Wie kann sich das auf die Behandlung auswirken?
Reichert: Die Tumorzelle kann sich schnell wechselnden Umgebungszuständen anpassen. Unsere Hypothese ist, dass durch die Verminderung der Heterogenität die Tumorzelle dazu weniger leicht in der Lage ist, wir sprechen dann von einer geringeren Plastizität. Wir hoffen, durch unseren Ansatz diese schnelle Resistenzentstehung zu verhindern. Die klassischen Chemotherapien könnten dadurch effektiver werden.

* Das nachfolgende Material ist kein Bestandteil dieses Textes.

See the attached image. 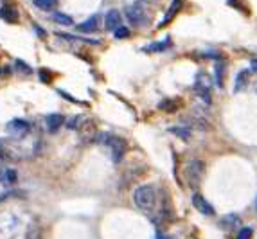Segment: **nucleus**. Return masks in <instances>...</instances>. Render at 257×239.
I'll use <instances>...</instances> for the list:
<instances>
[{
  "label": "nucleus",
  "instance_id": "obj_9",
  "mask_svg": "<svg viewBox=\"0 0 257 239\" xmlns=\"http://www.w3.org/2000/svg\"><path fill=\"white\" fill-rule=\"evenodd\" d=\"M121 22H122V16H121V11L117 9H110L104 16V27L106 31H115L117 27H121Z\"/></svg>",
  "mask_w": 257,
  "mask_h": 239
},
{
  "label": "nucleus",
  "instance_id": "obj_5",
  "mask_svg": "<svg viewBox=\"0 0 257 239\" xmlns=\"http://www.w3.org/2000/svg\"><path fill=\"white\" fill-rule=\"evenodd\" d=\"M5 130H7V133H11L13 137H23L29 133L31 126H29V122H25L23 119H13L11 122H7Z\"/></svg>",
  "mask_w": 257,
  "mask_h": 239
},
{
  "label": "nucleus",
  "instance_id": "obj_3",
  "mask_svg": "<svg viewBox=\"0 0 257 239\" xmlns=\"http://www.w3.org/2000/svg\"><path fill=\"white\" fill-rule=\"evenodd\" d=\"M124 13H126L128 22H130L133 27H142V25L148 24V13H146L144 7L140 5V2L128 5L126 9H124Z\"/></svg>",
  "mask_w": 257,
  "mask_h": 239
},
{
  "label": "nucleus",
  "instance_id": "obj_1",
  "mask_svg": "<svg viewBox=\"0 0 257 239\" xmlns=\"http://www.w3.org/2000/svg\"><path fill=\"white\" fill-rule=\"evenodd\" d=\"M95 142L110 148V151H112V160L115 164L121 162L124 153H126V148H128L124 139H121V137H117V135H112V133H99V135L95 137Z\"/></svg>",
  "mask_w": 257,
  "mask_h": 239
},
{
  "label": "nucleus",
  "instance_id": "obj_25",
  "mask_svg": "<svg viewBox=\"0 0 257 239\" xmlns=\"http://www.w3.org/2000/svg\"><path fill=\"white\" fill-rule=\"evenodd\" d=\"M227 4H229L230 7H236V9H239V11H247V7H245V0H227Z\"/></svg>",
  "mask_w": 257,
  "mask_h": 239
},
{
  "label": "nucleus",
  "instance_id": "obj_20",
  "mask_svg": "<svg viewBox=\"0 0 257 239\" xmlns=\"http://www.w3.org/2000/svg\"><path fill=\"white\" fill-rule=\"evenodd\" d=\"M14 69L18 72H22V74H31V72H33V69L29 65H25L22 60H14Z\"/></svg>",
  "mask_w": 257,
  "mask_h": 239
},
{
  "label": "nucleus",
  "instance_id": "obj_8",
  "mask_svg": "<svg viewBox=\"0 0 257 239\" xmlns=\"http://www.w3.org/2000/svg\"><path fill=\"white\" fill-rule=\"evenodd\" d=\"M192 205H194V209H196L200 214H205V216H214L216 214L214 207L210 205L203 196H200V194H194V196H192Z\"/></svg>",
  "mask_w": 257,
  "mask_h": 239
},
{
  "label": "nucleus",
  "instance_id": "obj_28",
  "mask_svg": "<svg viewBox=\"0 0 257 239\" xmlns=\"http://www.w3.org/2000/svg\"><path fill=\"white\" fill-rule=\"evenodd\" d=\"M34 29H36V34H38V36H45V29H43V27H40V25H34Z\"/></svg>",
  "mask_w": 257,
  "mask_h": 239
},
{
  "label": "nucleus",
  "instance_id": "obj_24",
  "mask_svg": "<svg viewBox=\"0 0 257 239\" xmlns=\"http://www.w3.org/2000/svg\"><path fill=\"white\" fill-rule=\"evenodd\" d=\"M252 227H245V229L239 230L238 234V239H252Z\"/></svg>",
  "mask_w": 257,
  "mask_h": 239
},
{
  "label": "nucleus",
  "instance_id": "obj_15",
  "mask_svg": "<svg viewBox=\"0 0 257 239\" xmlns=\"http://www.w3.org/2000/svg\"><path fill=\"white\" fill-rule=\"evenodd\" d=\"M173 45V42H171V38H164L162 42H157V43H151V45H148L146 47V51L148 52H164V51H168L169 47Z\"/></svg>",
  "mask_w": 257,
  "mask_h": 239
},
{
  "label": "nucleus",
  "instance_id": "obj_4",
  "mask_svg": "<svg viewBox=\"0 0 257 239\" xmlns=\"http://www.w3.org/2000/svg\"><path fill=\"white\" fill-rule=\"evenodd\" d=\"M203 171H205V165L203 162L200 160H191L185 167V173H187V182L191 183L192 187L196 189L198 183L201 182V176H203Z\"/></svg>",
  "mask_w": 257,
  "mask_h": 239
},
{
  "label": "nucleus",
  "instance_id": "obj_19",
  "mask_svg": "<svg viewBox=\"0 0 257 239\" xmlns=\"http://www.w3.org/2000/svg\"><path fill=\"white\" fill-rule=\"evenodd\" d=\"M56 4H58V0H34V5L42 11H51Z\"/></svg>",
  "mask_w": 257,
  "mask_h": 239
},
{
  "label": "nucleus",
  "instance_id": "obj_31",
  "mask_svg": "<svg viewBox=\"0 0 257 239\" xmlns=\"http://www.w3.org/2000/svg\"><path fill=\"white\" fill-rule=\"evenodd\" d=\"M2 200H4V196H0V202H2Z\"/></svg>",
  "mask_w": 257,
  "mask_h": 239
},
{
  "label": "nucleus",
  "instance_id": "obj_26",
  "mask_svg": "<svg viewBox=\"0 0 257 239\" xmlns=\"http://www.w3.org/2000/svg\"><path fill=\"white\" fill-rule=\"evenodd\" d=\"M51 71H47V69H42L40 71V81H43V83H51Z\"/></svg>",
  "mask_w": 257,
  "mask_h": 239
},
{
  "label": "nucleus",
  "instance_id": "obj_32",
  "mask_svg": "<svg viewBox=\"0 0 257 239\" xmlns=\"http://www.w3.org/2000/svg\"><path fill=\"white\" fill-rule=\"evenodd\" d=\"M256 211H257V200H256Z\"/></svg>",
  "mask_w": 257,
  "mask_h": 239
},
{
  "label": "nucleus",
  "instance_id": "obj_29",
  "mask_svg": "<svg viewBox=\"0 0 257 239\" xmlns=\"http://www.w3.org/2000/svg\"><path fill=\"white\" fill-rule=\"evenodd\" d=\"M155 239H169L166 234H162V232H157V236H155Z\"/></svg>",
  "mask_w": 257,
  "mask_h": 239
},
{
  "label": "nucleus",
  "instance_id": "obj_33",
  "mask_svg": "<svg viewBox=\"0 0 257 239\" xmlns=\"http://www.w3.org/2000/svg\"><path fill=\"white\" fill-rule=\"evenodd\" d=\"M0 174H2V169H0Z\"/></svg>",
  "mask_w": 257,
  "mask_h": 239
},
{
  "label": "nucleus",
  "instance_id": "obj_11",
  "mask_svg": "<svg viewBox=\"0 0 257 239\" xmlns=\"http://www.w3.org/2000/svg\"><path fill=\"white\" fill-rule=\"evenodd\" d=\"M99 22H101V16L99 14H92L88 20H85L83 24L78 25V31L80 33H93L99 29Z\"/></svg>",
  "mask_w": 257,
  "mask_h": 239
},
{
  "label": "nucleus",
  "instance_id": "obj_18",
  "mask_svg": "<svg viewBox=\"0 0 257 239\" xmlns=\"http://www.w3.org/2000/svg\"><path fill=\"white\" fill-rule=\"evenodd\" d=\"M52 20L58 22V24H61V25H74L72 16H69V14H65V13H54L52 14Z\"/></svg>",
  "mask_w": 257,
  "mask_h": 239
},
{
  "label": "nucleus",
  "instance_id": "obj_2",
  "mask_svg": "<svg viewBox=\"0 0 257 239\" xmlns=\"http://www.w3.org/2000/svg\"><path fill=\"white\" fill-rule=\"evenodd\" d=\"M135 205L142 211H151L155 205V189L151 185H140L133 194Z\"/></svg>",
  "mask_w": 257,
  "mask_h": 239
},
{
  "label": "nucleus",
  "instance_id": "obj_10",
  "mask_svg": "<svg viewBox=\"0 0 257 239\" xmlns=\"http://www.w3.org/2000/svg\"><path fill=\"white\" fill-rule=\"evenodd\" d=\"M63 122H65V117H63L61 113H51V115H47L45 117L47 130L51 133H56L58 130L63 126Z\"/></svg>",
  "mask_w": 257,
  "mask_h": 239
},
{
  "label": "nucleus",
  "instance_id": "obj_6",
  "mask_svg": "<svg viewBox=\"0 0 257 239\" xmlns=\"http://www.w3.org/2000/svg\"><path fill=\"white\" fill-rule=\"evenodd\" d=\"M210 84L209 81L205 80V74L201 72V74H198V83H196V95L200 97V101H203L205 103V106H209L210 104Z\"/></svg>",
  "mask_w": 257,
  "mask_h": 239
},
{
  "label": "nucleus",
  "instance_id": "obj_13",
  "mask_svg": "<svg viewBox=\"0 0 257 239\" xmlns=\"http://www.w3.org/2000/svg\"><path fill=\"white\" fill-rule=\"evenodd\" d=\"M0 18L4 22H9V24H16L18 22V11L9 7V5H2L0 7Z\"/></svg>",
  "mask_w": 257,
  "mask_h": 239
},
{
  "label": "nucleus",
  "instance_id": "obj_14",
  "mask_svg": "<svg viewBox=\"0 0 257 239\" xmlns=\"http://www.w3.org/2000/svg\"><path fill=\"white\" fill-rule=\"evenodd\" d=\"M225 69H227V65H225L223 60H216L214 61V83L218 84V86H223V78H225Z\"/></svg>",
  "mask_w": 257,
  "mask_h": 239
},
{
  "label": "nucleus",
  "instance_id": "obj_12",
  "mask_svg": "<svg viewBox=\"0 0 257 239\" xmlns=\"http://www.w3.org/2000/svg\"><path fill=\"white\" fill-rule=\"evenodd\" d=\"M16 218L9 212H0V232H9L16 227Z\"/></svg>",
  "mask_w": 257,
  "mask_h": 239
},
{
  "label": "nucleus",
  "instance_id": "obj_30",
  "mask_svg": "<svg viewBox=\"0 0 257 239\" xmlns=\"http://www.w3.org/2000/svg\"><path fill=\"white\" fill-rule=\"evenodd\" d=\"M250 65H252V71L257 72V58H256V60H252V63H250Z\"/></svg>",
  "mask_w": 257,
  "mask_h": 239
},
{
  "label": "nucleus",
  "instance_id": "obj_17",
  "mask_svg": "<svg viewBox=\"0 0 257 239\" xmlns=\"http://www.w3.org/2000/svg\"><path fill=\"white\" fill-rule=\"evenodd\" d=\"M169 133H174V135L180 137L182 141H189V139H191V130H189V128H183V126L169 128Z\"/></svg>",
  "mask_w": 257,
  "mask_h": 239
},
{
  "label": "nucleus",
  "instance_id": "obj_21",
  "mask_svg": "<svg viewBox=\"0 0 257 239\" xmlns=\"http://www.w3.org/2000/svg\"><path fill=\"white\" fill-rule=\"evenodd\" d=\"M247 81H248V71H243V72H239V76H238V80H236V92H239L241 90V84H247Z\"/></svg>",
  "mask_w": 257,
  "mask_h": 239
},
{
  "label": "nucleus",
  "instance_id": "obj_27",
  "mask_svg": "<svg viewBox=\"0 0 257 239\" xmlns=\"http://www.w3.org/2000/svg\"><path fill=\"white\" fill-rule=\"evenodd\" d=\"M5 182H7V183H14V182H16V171H13V169H7V171H5Z\"/></svg>",
  "mask_w": 257,
  "mask_h": 239
},
{
  "label": "nucleus",
  "instance_id": "obj_16",
  "mask_svg": "<svg viewBox=\"0 0 257 239\" xmlns=\"http://www.w3.org/2000/svg\"><path fill=\"white\" fill-rule=\"evenodd\" d=\"M58 36L65 42H76V43H90V45H99V40H86V38L81 36H72V34H65V33H58Z\"/></svg>",
  "mask_w": 257,
  "mask_h": 239
},
{
  "label": "nucleus",
  "instance_id": "obj_7",
  "mask_svg": "<svg viewBox=\"0 0 257 239\" xmlns=\"http://www.w3.org/2000/svg\"><path fill=\"white\" fill-rule=\"evenodd\" d=\"M183 4H185V0H173V2H171V5H169L168 13L164 14V18L160 20L159 27L162 29V27H166V25L171 24V22L174 20V16H176V14L180 13V11H182Z\"/></svg>",
  "mask_w": 257,
  "mask_h": 239
},
{
  "label": "nucleus",
  "instance_id": "obj_22",
  "mask_svg": "<svg viewBox=\"0 0 257 239\" xmlns=\"http://www.w3.org/2000/svg\"><path fill=\"white\" fill-rule=\"evenodd\" d=\"M223 227H229V229H232V227H236L239 223V220H238V216L236 214H230V216H225L223 218Z\"/></svg>",
  "mask_w": 257,
  "mask_h": 239
},
{
  "label": "nucleus",
  "instance_id": "obj_23",
  "mask_svg": "<svg viewBox=\"0 0 257 239\" xmlns=\"http://www.w3.org/2000/svg\"><path fill=\"white\" fill-rule=\"evenodd\" d=\"M113 36L119 38V40H124V38L130 36V29H128V27H122V25H121V27H117L115 31H113Z\"/></svg>",
  "mask_w": 257,
  "mask_h": 239
}]
</instances>
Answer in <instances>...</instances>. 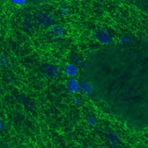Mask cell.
<instances>
[{
    "mask_svg": "<svg viewBox=\"0 0 148 148\" xmlns=\"http://www.w3.org/2000/svg\"><path fill=\"white\" fill-rule=\"evenodd\" d=\"M36 21L43 27H49L52 23V19L45 14H38L36 15Z\"/></svg>",
    "mask_w": 148,
    "mask_h": 148,
    "instance_id": "1",
    "label": "cell"
},
{
    "mask_svg": "<svg viewBox=\"0 0 148 148\" xmlns=\"http://www.w3.org/2000/svg\"><path fill=\"white\" fill-rule=\"evenodd\" d=\"M44 71L46 75H48L49 76H55L60 73V69L54 66H51V65H47L44 68Z\"/></svg>",
    "mask_w": 148,
    "mask_h": 148,
    "instance_id": "2",
    "label": "cell"
},
{
    "mask_svg": "<svg viewBox=\"0 0 148 148\" xmlns=\"http://www.w3.org/2000/svg\"><path fill=\"white\" fill-rule=\"evenodd\" d=\"M135 4L146 14H148V0H134Z\"/></svg>",
    "mask_w": 148,
    "mask_h": 148,
    "instance_id": "3",
    "label": "cell"
},
{
    "mask_svg": "<svg viewBox=\"0 0 148 148\" xmlns=\"http://www.w3.org/2000/svg\"><path fill=\"white\" fill-rule=\"evenodd\" d=\"M80 90L84 94H85V95H89V94H90V92H91V88L88 83L83 82L80 84Z\"/></svg>",
    "mask_w": 148,
    "mask_h": 148,
    "instance_id": "4",
    "label": "cell"
},
{
    "mask_svg": "<svg viewBox=\"0 0 148 148\" xmlns=\"http://www.w3.org/2000/svg\"><path fill=\"white\" fill-rule=\"evenodd\" d=\"M66 72L68 73L69 75H75L76 73H77V68H76V66H75L74 64H69L68 65V66H66Z\"/></svg>",
    "mask_w": 148,
    "mask_h": 148,
    "instance_id": "5",
    "label": "cell"
},
{
    "mask_svg": "<svg viewBox=\"0 0 148 148\" xmlns=\"http://www.w3.org/2000/svg\"><path fill=\"white\" fill-rule=\"evenodd\" d=\"M69 86L70 90L73 92H75L80 89V85L78 84L77 81H75V80H70L69 83Z\"/></svg>",
    "mask_w": 148,
    "mask_h": 148,
    "instance_id": "6",
    "label": "cell"
},
{
    "mask_svg": "<svg viewBox=\"0 0 148 148\" xmlns=\"http://www.w3.org/2000/svg\"><path fill=\"white\" fill-rule=\"evenodd\" d=\"M98 38L99 39V41L103 42V43H107L109 41V36L106 33H103V32H100L99 33L98 35Z\"/></svg>",
    "mask_w": 148,
    "mask_h": 148,
    "instance_id": "7",
    "label": "cell"
},
{
    "mask_svg": "<svg viewBox=\"0 0 148 148\" xmlns=\"http://www.w3.org/2000/svg\"><path fill=\"white\" fill-rule=\"evenodd\" d=\"M51 32L54 36H56L57 37H61V36H62V31L60 30V29L58 28V27H52L51 29Z\"/></svg>",
    "mask_w": 148,
    "mask_h": 148,
    "instance_id": "8",
    "label": "cell"
}]
</instances>
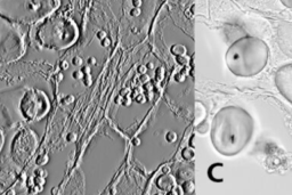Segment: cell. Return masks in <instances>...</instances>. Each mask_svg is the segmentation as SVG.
I'll use <instances>...</instances> for the list:
<instances>
[{
  "instance_id": "6da1fadb",
  "label": "cell",
  "mask_w": 292,
  "mask_h": 195,
  "mask_svg": "<svg viewBox=\"0 0 292 195\" xmlns=\"http://www.w3.org/2000/svg\"><path fill=\"white\" fill-rule=\"evenodd\" d=\"M254 123L251 115L240 106H226L212 119L210 138L219 154L234 156L251 141Z\"/></svg>"
},
{
  "instance_id": "7a4b0ae2",
  "label": "cell",
  "mask_w": 292,
  "mask_h": 195,
  "mask_svg": "<svg viewBox=\"0 0 292 195\" xmlns=\"http://www.w3.org/2000/svg\"><path fill=\"white\" fill-rule=\"evenodd\" d=\"M268 58L267 44L257 37H243L234 41L225 55L228 70L241 78L257 76L267 65Z\"/></svg>"
},
{
  "instance_id": "3957f363",
  "label": "cell",
  "mask_w": 292,
  "mask_h": 195,
  "mask_svg": "<svg viewBox=\"0 0 292 195\" xmlns=\"http://www.w3.org/2000/svg\"><path fill=\"white\" fill-rule=\"evenodd\" d=\"M59 0H0V18L15 24H32L53 15Z\"/></svg>"
},
{
  "instance_id": "277c9868",
  "label": "cell",
  "mask_w": 292,
  "mask_h": 195,
  "mask_svg": "<svg viewBox=\"0 0 292 195\" xmlns=\"http://www.w3.org/2000/svg\"><path fill=\"white\" fill-rule=\"evenodd\" d=\"M79 37L77 24L63 15H50L45 18L36 31V40L41 47L50 50H63L72 46Z\"/></svg>"
},
{
  "instance_id": "5b68a950",
  "label": "cell",
  "mask_w": 292,
  "mask_h": 195,
  "mask_svg": "<svg viewBox=\"0 0 292 195\" xmlns=\"http://www.w3.org/2000/svg\"><path fill=\"white\" fill-rule=\"evenodd\" d=\"M27 51L24 37L17 28L0 18V64H9L22 58Z\"/></svg>"
},
{
  "instance_id": "8992f818",
  "label": "cell",
  "mask_w": 292,
  "mask_h": 195,
  "mask_svg": "<svg viewBox=\"0 0 292 195\" xmlns=\"http://www.w3.org/2000/svg\"><path fill=\"white\" fill-rule=\"evenodd\" d=\"M49 110V98L39 89H29L22 95L18 103V111L27 121H39L46 117Z\"/></svg>"
},
{
  "instance_id": "52a82bcc",
  "label": "cell",
  "mask_w": 292,
  "mask_h": 195,
  "mask_svg": "<svg viewBox=\"0 0 292 195\" xmlns=\"http://www.w3.org/2000/svg\"><path fill=\"white\" fill-rule=\"evenodd\" d=\"M36 137L31 131L22 130L13 142V157L18 163H24L30 159L35 151Z\"/></svg>"
},
{
  "instance_id": "ba28073f",
  "label": "cell",
  "mask_w": 292,
  "mask_h": 195,
  "mask_svg": "<svg viewBox=\"0 0 292 195\" xmlns=\"http://www.w3.org/2000/svg\"><path fill=\"white\" fill-rule=\"evenodd\" d=\"M274 81L279 93L292 104V63L282 65L276 71Z\"/></svg>"
},
{
  "instance_id": "9c48e42d",
  "label": "cell",
  "mask_w": 292,
  "mask_h": 195,
  "mask_svg": "<svg viewBox=\"0 0 292 195\" xmlns=\"http://www.w3.org/2000/svg\"><path fill=\"white\" fill-rule=\"evenodd\" d=\"M280 1L282 2V5L286 6L287 8L292 9V0H280Z\"/></svg>"
}]
</instances>
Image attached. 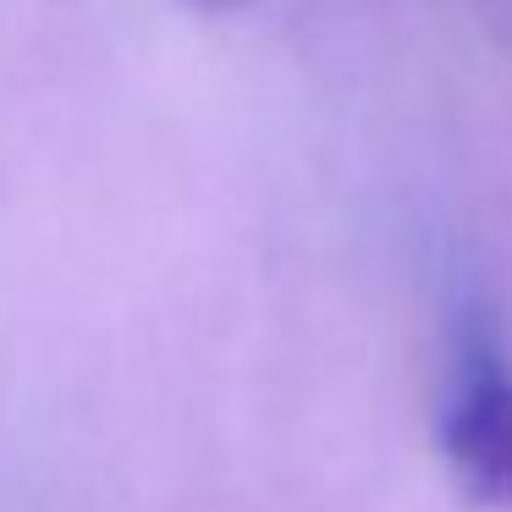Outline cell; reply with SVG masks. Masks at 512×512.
Returning <instances> with one entry per match:
<instances>
[{"label":"cell","mask_w":512,"mask_h":512,"mask_svg":"<svg viewBox=\"0 0 512 512\" xmlns=\"http://www.w3.org/2000/svg\"><path fill=\"white\" fill-rule=\"evenodd\" d=\"M441 457L479 507L512 512V342L485 298H468L452 320L441 397Z\"/></svg>","instance_id":"1"},{"label":"cell","mask_w":512,"mask_h":512,"mask_svg":"<svg viewBox=\"0 0 512 512\" xmlns=\"http://www.w3.org/2000/svg\"><path fill=\"white\" fill-rule=\"evenodd\" d=\"M188 6H199V12H232V6H248V0H188Z\"/></svg>","instance_id":"2"}]
</instances>
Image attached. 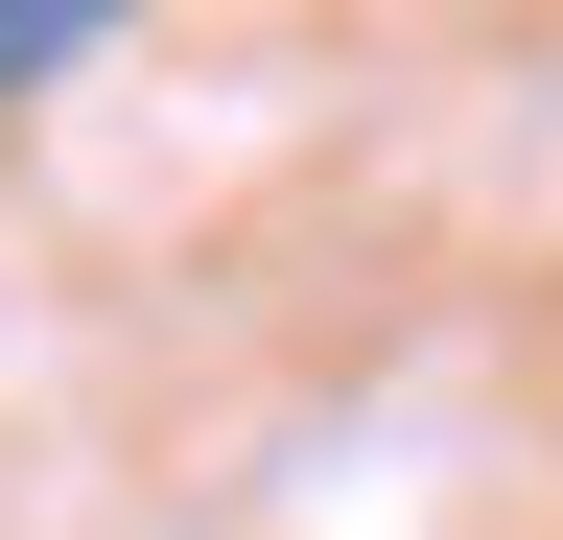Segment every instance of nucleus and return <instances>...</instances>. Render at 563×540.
Listing matches in <instances>:
<instances>
[{"instance_id":"obj_1","label":"nucleus","mask_w":563,"mask_h":540,"mask_svg":"<svg viewBox=\"0 0 563 540\" xmlns=\"http://www.w3.org/2000/svg\"><path fill=\"white\" fill-rule=\"evenodd\" d=\"M70 47H95L70 0H0V95H24V71H70Z\"/></svg>"}]
</instances>
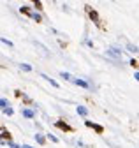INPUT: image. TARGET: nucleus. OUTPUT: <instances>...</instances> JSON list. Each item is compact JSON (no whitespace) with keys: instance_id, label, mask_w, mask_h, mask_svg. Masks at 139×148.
<instances>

Diese reduzierte Plastizität und Heterogenität mit dem Ergebnis der verkleinerten Angriffsfläche könnte man mit ganz neuen Therapieformen kombinieren, zum Beispiel Immuntherapie oder zelluläre Therapie, und dadurch diese Population von Tumorzellen einfach abräumen. Unter Umständen wäre das auch ohne die traditionelle Chemotherapie mit ihren schweren Nebenwirkungen möglich.
Ist das Verfahren auf andere Tumore übertragbar?
Reichert: Wir versuchen, unsere Modellentitäten, wo wir diese Technologien entwickeln, dann auf eine breite Anwendung auch in anderen Tumorentitäten hinzuführen. Hier bei uns wenden wir das Organoidsystem auf alle gastrointestinalen Tumorentitäten an, von der Speiseröhre bis zum Darm. Das Pankreaskarzinom war für uns eine besondere Herausforderung, weil wir hier ein besonders hohes Maß dieser Heterogenität sehen und deswegen unser Konzept hier getestet haben. Gerade untersuchen wir die Anwendung auf Gallengangskarzinome. Diese Tumorentität nimmt immer mehr zu und bildet wahrscheinlich in der Zukunft ein ähnliches Problem wie das Pankreaskarzinom.